In Hong Kong, protesters and police have been clashing in the second mass demonstration in recent days against the proposed bill to allow extradition of Hong Kong residents to mainland China. Riot police deployed tear gas, rubber bullets and pepper spray against demonstrators in front of government buildings. Earlier in the day, lawmakers announced they would postpone today’s debate on the contested legislation. Critics of the bill say it would infringe on Hong Kong’s independence and the legal and human rights of Hong Kong residents.
In Arizona, a case against a humanitarian aid volunteer who provided food, water and shelter to undocumented migrants ended in a mistrial Tuesday after a deadlocked jury was unable to deliver a verdict. Scott Warren, from the groups No More Deaths and Ajo Samaritans, faced up to 20 years in prison after being charged with two counts of felony harboring and one count of felony conspiracy. Eight jurors found Scott Warren not guilty; four said he was guilty. Prosecutors have declined to comment on whether they would seek a retrial against Warren. This is Scott Warren speaking to supporters and the press after yesterday’s mistrial.

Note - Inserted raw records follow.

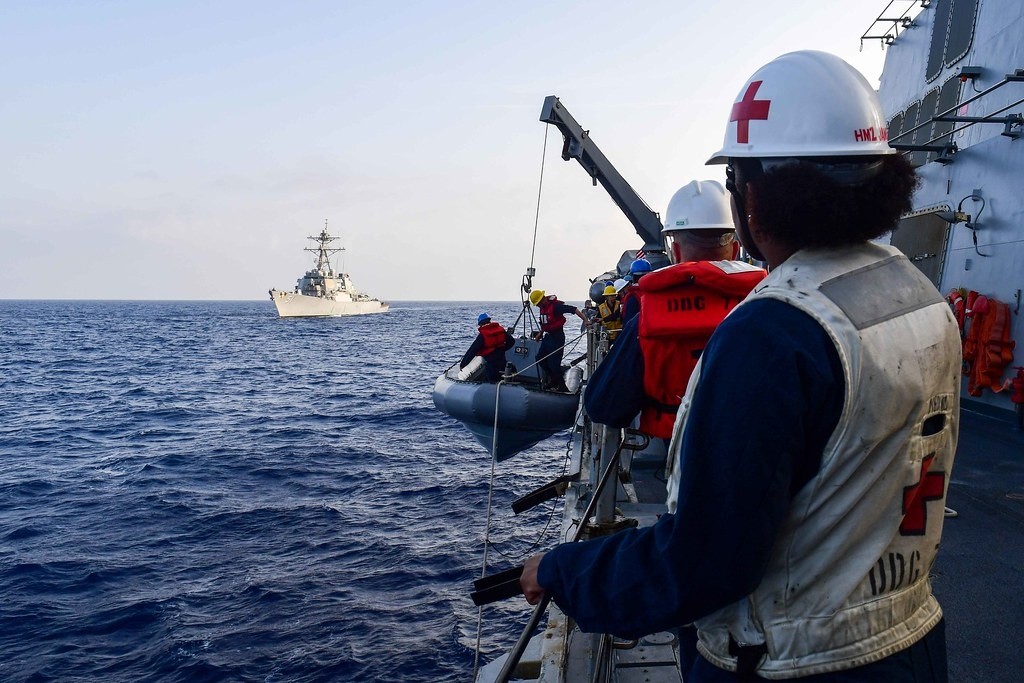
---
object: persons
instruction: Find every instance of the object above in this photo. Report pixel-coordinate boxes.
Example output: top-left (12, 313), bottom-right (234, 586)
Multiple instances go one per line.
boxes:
top-left (530, 289), bottom-right (591, 391)
top-left (460, 312), bottom-right (515, 382)
top-left (580, 258), bottom-right (653, 351)
top-left (521, 46), bottom-right (962, 682)
top-left (580, 180), bottom-right (769, 473)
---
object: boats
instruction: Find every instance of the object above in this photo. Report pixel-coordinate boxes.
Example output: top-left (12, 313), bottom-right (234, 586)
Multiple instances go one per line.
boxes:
top-left (433, 331), bottom-right (584, 463)
top-left (269, 219), bottom-right (390, 316)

Scott Warren: “Since my arrest in January of 2018, at least 88 bodies were recovered from the Ajo corridor of the Arizona desert. We know that’s a minimum number and that many more are out there and have not been found. The government’s plan in the midst of this humanitarian crisis? Policies to target undocumented people, refugees and their families; prosecutions to criminalize humanitarian aid, kindness and solidarity; and now, where I live, the revelation that they will build an enormous and expensive wall across a vast stretch of southwestern Arizona’s unbroken Sonoran Desert.”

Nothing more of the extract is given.